In the early hours of this morning, which now seem like a lifetime ago, we boarded our plane and headed out on our big group tour of Vietnam and Thailand. I've never travelled overseas in a big group before, but I think it's quite a nice experience and I see the appeal of why people go out and do contiki tours. Mind you, I'm not on a contiki tour, or anything even remotely like that. I'm travelling with my family and some other families from our church community. But I don't know any of the other travellers so it's nice to make new friends.
I have also never been on holiday with my brother before, so this is a nice first for us :)

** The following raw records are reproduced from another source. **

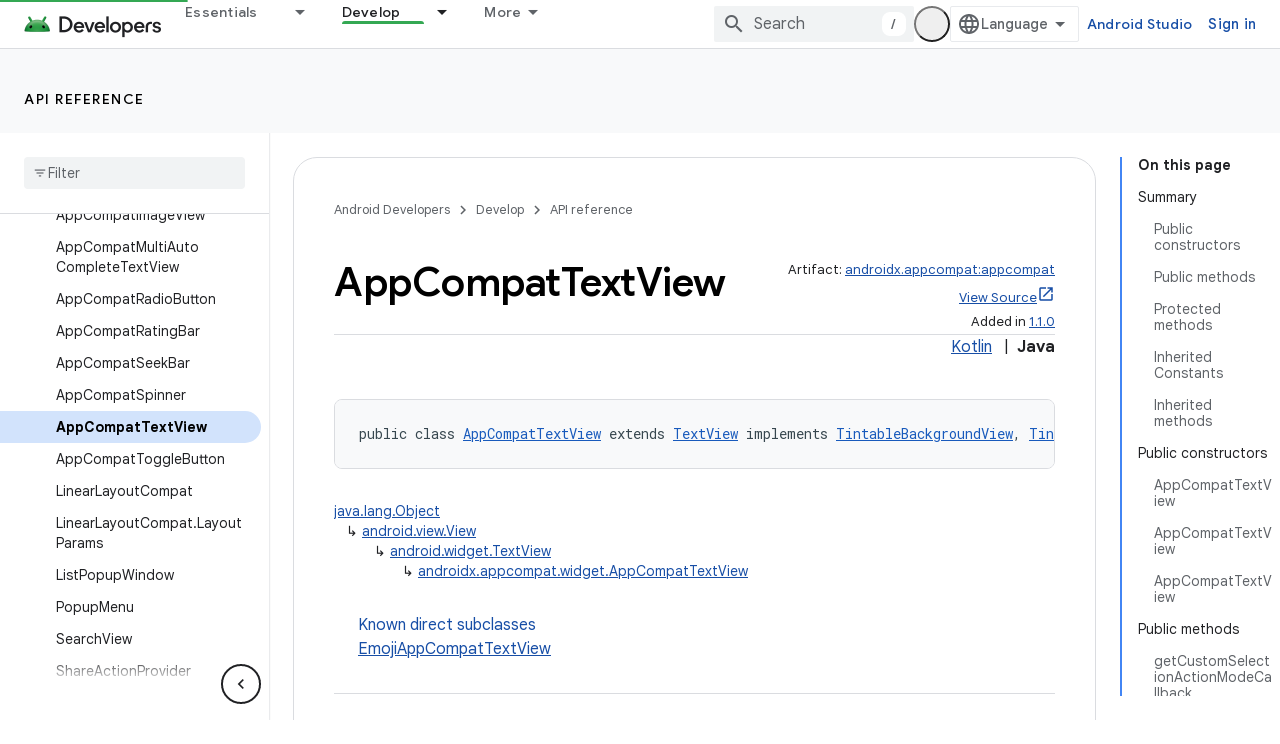

--- FILE ---
content_type: text/html; charset=UTF-8
request_url: https://feedback-pa.clients6.google.com/static/proxy.html?usegapi=1&jsh=m%3B%2F_%2Fscs%2Fabc-static%2F_%2Fjs%2Fk%3Dgapi.lb.en.2kN9-TZiXrM.O%2Fd%3D1%2Frs%3DAHpOoo_B4hu0FeWRuWHfxnZ3V0WubwN7Qw%2Fm%3D__features__
body_size: 78
content:
<!DOCTYPE html>
<html>
<head>
<title></title>
<meta http-equiv="X-UA-Compatible" content="IE=edge" />
<script type="text/javascript" nonce="Lsg_1in6IcXuKhVI9chHyA">
  window['startup'] = function() {
    googleapis.server.init();
  };
</script>
<script type="text/javascript"
  src="https://apis.google.com/js/googleapis.proxy.js?onload=startup" async
  defer nonce="Lsg_1in6IcXuKhVI9chHyA"></script>
</head>
<body>
</body>
</html>
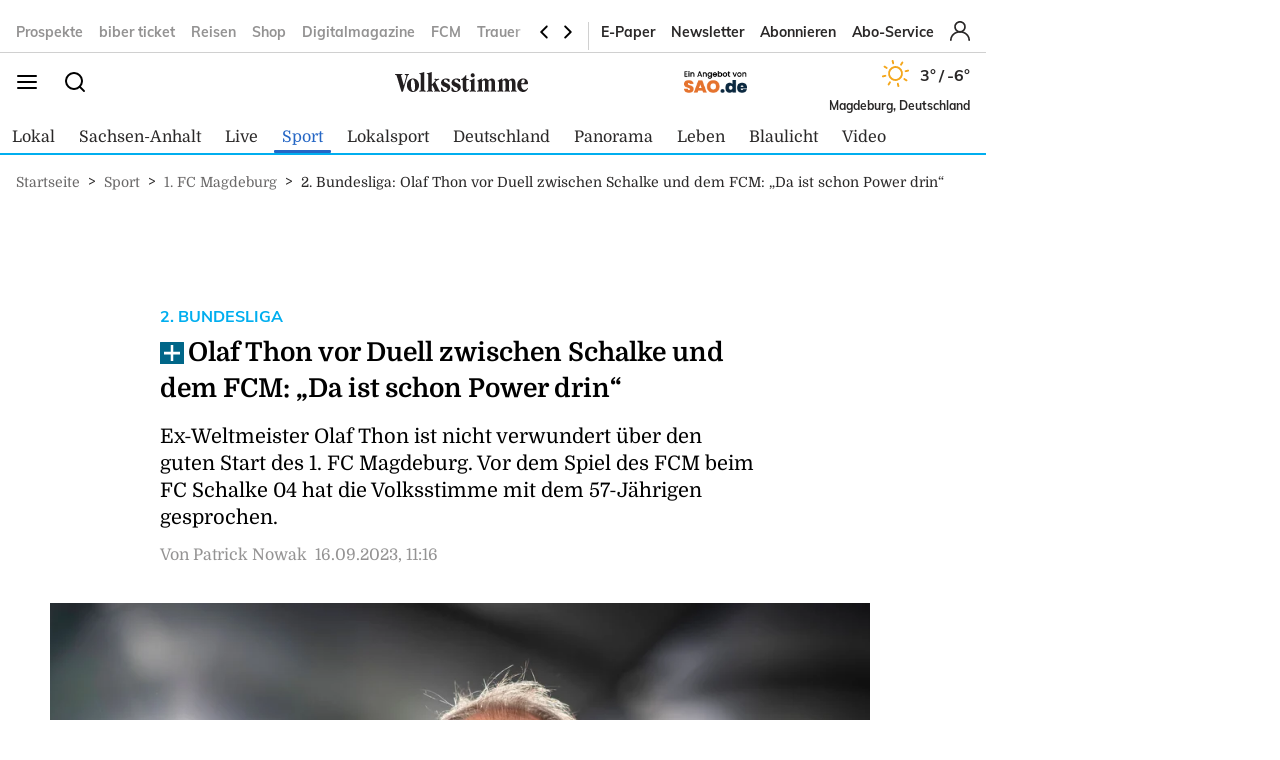

--- FILE ---
content_type: image/svg+xml
request_url: https://www.volksstimme.de/static/images/weather-icons/animation-ready/sonnig.svg
body_size: 530
content:
<svg xmlns="http://www.w3.org/2000/svg" viewBox="0 0 64 64">
	<g>
		<path d="M32,23.36A8.64,8.64,0,1,1,23.36,32,8.66,8.66,0,0,1,32,23.36m0-3A11.64,11.64,0,1,0,43.64,32,11.64,11.64,0,0,0,32,20.36Z" fill="#f4a71d"/>
		<line x1="32" y1="15.71" x2="32" y2="9.5" fill="none" stroke="#f4a71d" stroke-linecap="round" stroke-miterlimit="10" stroke-width="3">
			<animate attributeName="stroke-dasharray" dur="5s" calcMode="spline" keySplines="0.5 0 0.5 1; 0.5 0 0.5 1" values="3 6; 6 6; 3 6" keyTimes="0; .5; 1" repeatCount="indefinite"/>
		</line>
		<line x1="32" y1="48.29" x2="32" y2="54.5" fill="none" stroke="#f4a71d" stroke-linecap="round" stroke-miterlimit="10" stroke-width="3">
			<animate attributeName="stroke-dasharray" dur="5s" calcMode="spline" keySplines="0.5 0 0.5 1; 0.5 0 0.5 1" values="3 6; 6 6; 3 6" keyTimes="0; .5; 1" repeatCount="indefinite"/>
		</line>
		<line x1="43.52" y1="20.48" x2="47.91" y2="16.09" fill="none" stroke="#f4a71d" stroke-linecap="round" stroke-miterlimit="10" stroke-width="3">
			<animate attributeName="stroke-dasharray" dur="5s" calcMode="spline" keySplines="0.5 0 0.5 1; 0.5 0 0.5 1" values="3 6; 6 6; 3 6" keyTimes="0; .5; 1" repeatCount="indefinite"/>
		</line>
		<line x1="20.48" y1="43.52" x2="16.09" y2="47.91" fill="none" stroke="#f4a71d" stroke-linecap="round" stroke-miterlimit="10" stroke-width="3">
			<animate attributeName="stroke-dasharray" dur="5s" calcMode="spline" keySplines="0.5 0 0.5 1; 0.5 0 0.5 1" values="3 6; 6 6; 3 6" keyTimes="0; .5; 1" repeatCount="indefinite"/>
		</line>
		<line x1="20.48" y1="20.48" x2="16.09" y2="16.09" fill="none" stroke="#f4a71d" stroke-linecap="round" stroke-miterlimit="10" stroke-width="3">
			<animate attributeName="stroke-dasharray" dur="5s" calcMode="spline" keySplines="0.5 0 0.5 1; 0.5 0 0.5 1" values="3 6; 6 6; 3 6" keyTimes="0; .5; 1" repeatCount="indefinite"/>
		</line>
		<line x1="43.52" y1="43.52" x2="47.91" y2="47.91" fill="none" stroke="#f4a71d" stroke-linecap="round" stroke-miterlimit="10" stroke-width="3">
			<animate attributeName="stroke-dasharray" dur="5s" calcMode="spline" keySplines="0.5 0 0.5 1; 0.5 0 0.5 1" values="3 6; 6 6; 3 6" keyTimes="0; .5; 1" repeatCount="indefinite"/>
		</line>
		<line x1="15.71" y1="32" x2="9.5" y2="32" fill="none" stroke="#f4a71d" stroke-linecap="round" stroke-miterlimit="10" stroke-width="3">
			<animate attributeName="stroke-dasharray" dur="5s" calcMode="spline" keySplines="0.5 0 0.5 1; 0.5 0 0.5 1" values="3 6; 6 6; 3 6" keyTimes="0; .5; 1" repeatCount="indefinite"/>
		</line>
		<line x1="48.29" y1="32" x2="54.5" y2="32" fill="none" stroke="#f4a71d" stroke-linecap="round" stroke-miterlimit="10" stroke-width="3">
			<animate attributeName="stroke-dasharray" dur="5s" calcMode="spline" keySplines="0.5 0 0.5 1; 0.5 0 0.5 1" values="3 6; 6 6; 3 6" keyTimes="0; .5; 1" repeatCount="indefinite"/>
		</line>

		<animateTransform attributeName="transform" type="rotate" from="0 32 32" to="360 32 32" dur="45s" repeatCount="indefinite"/>
	</g>
</svg>
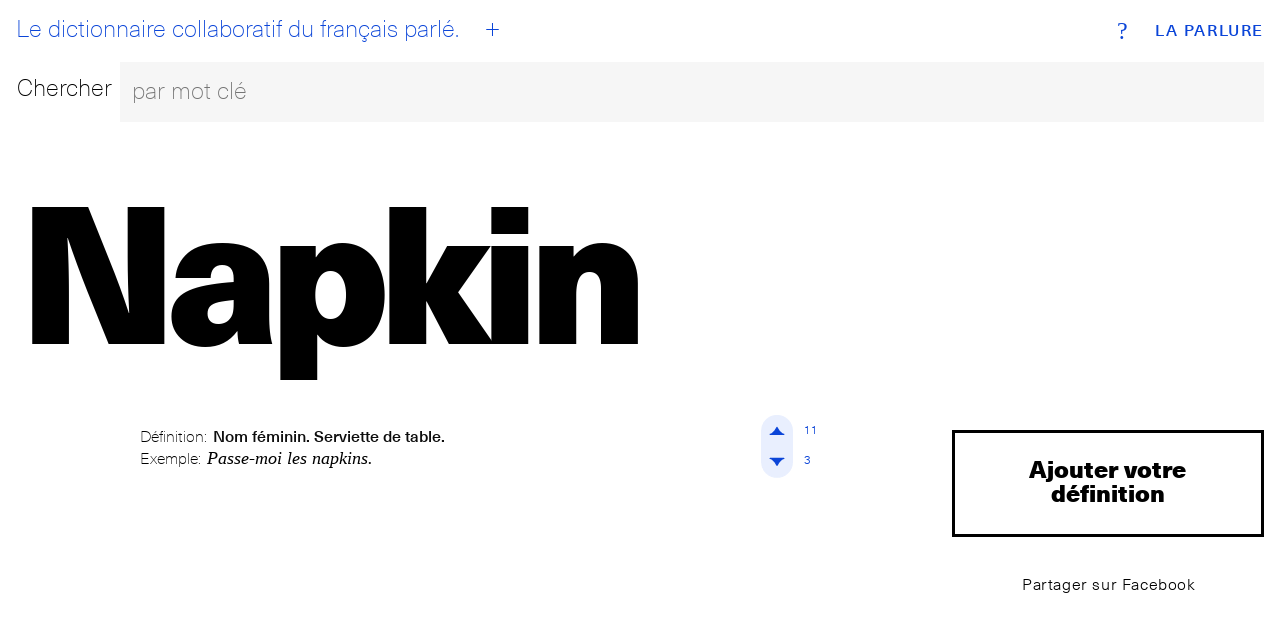

--- FILE ---
content_type: text/html; charset=utf-8
request_url: https://www.laparlure.com/terme/napkin/
body_size: 2142
content:
<!DOCTYPE html>
<html lang="fr">
  <head>
    <meta charset="UTF-8">
    <meta name="viewport" content="width=device-width, initial-scale=1.0">
    <meta http-equiv="X-UA-Compatible" content="ie=edge">

    <title>Napkin | La Parlure</title>

    <link rel="apple-touch-icon" sizes="180x180" href="/apple-touch-icon.png?v=wAX86OPQyl">
    <link rel="icon" type="image/png" sizes="32x32" href="/favicon-32x32.png?v=wAX86OPQyl">
    <link rel="icon" type="image/png" sizes="16x16" href="/favicon-16x16.png?v=wAX86OPQyl">
    <link rel="manifest" href="/site.webmanifest?v=wAX86OPQyl">
    <link rel="mask-icon" href="/safari-pinned-tab.svg?v=wAX86OPQyl" color="#5bbad5">
    <link rel="shortcut icon" href="/favicon.ico?v=wAX86OPQyl">
    <meta name="apple-mobile-web-app-title" content="La Parlure">
    <meta name="application-name" content="La Parlure">
    <meta name="msapplication-TileColor" content="#da532c">
    <meta name="theme-color" content="#ffffff">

I was really worried that it would be difficult to stick to my vegan diet while travelling around Asia because they love to put fish sauce and oyster sauce in everything. Back in the early days of being vegan I would ask for the vegetarian option every time I went into an Asian restaurant, but I quickly learnt that you have to specifically state that you don't want any fish sauce, oyster sauce, shrimp paste or egg etc. Some people don't understand what being vegan involves, which is fine, so from now on I just list off everything I can't have. Sometimes their reaction is funny.
Despite being worried about not finding vegan food, we've actually done pretty well so far. Our first stop off was at a nice little place that whipped up some stir-fry veggies for us. Surprise surprise they didn't have anything vegan on the menu, but they were lovely and made something for me anyways. I did not expect the veggies would be so delicious, but they were. It was a very simple dish consisting of cauliflower, broccoli, mushroom, carrot and garlic in what I assume to be vegetable broth, but whoa it was so good! So yeah, so far so good in terms of hunting down vegan food.
Vietnam is very different to how I remember it 7 years ago when I last came to visit. For one, the staff in the airport are so much nicer and more friendly. I used to be so scared of going to the Vietnamese airport as a child because everyone just looked so stern and like they would slap me if I looked at them wrong. But this time around, there were so many smiles, and everyone offered to help with getting luggage and finding a taxi. Yay for kindness! It definitely shows.
The roads are also very different to how I remembered them as well. I guess in 7 years, that's plenty of time to do road construction, but I'm quite impressed at how wide and tidy some of the newer roads are. I hope it stays in this condition for a while. Don't get me wrong though, as you travel further from the city, you get the roads that are bumpy as anything.
What I liked about travelling around today was seeing all the food carts. We saw a cart selling Vietnamese fried bread. They had something called banh tieu which I absolutely love, and they served it piping hot fresh out the oil that they deep fried the yummy goodness in. I can't find an English wiki page for banh tieu, but it's basically like a sweet kind of dough which is deep fried and sprinkled with sesame seeds. It's cool though, because it's hollow on the inside. So you're pretty much just eating crispy fried dough. But these ones were golden and a bit soft. So good. So good.
The last thing I'll say before I stop rambling is that I really like the old building here. They definitely look old, but you can tell that once upon a time they were all new and brightly coloured. I see lots of faded blue and yellow walls, but it has this cool rustic look it it. Everywhere I looked in Ho Chi Minh City, I saw a wall that would have looked great with some street art on it. I love hunting street art, and I hope to find some in the weeks to come. I don't why this fascinates me so much, but it does. I think I just like seeing people's talents on display.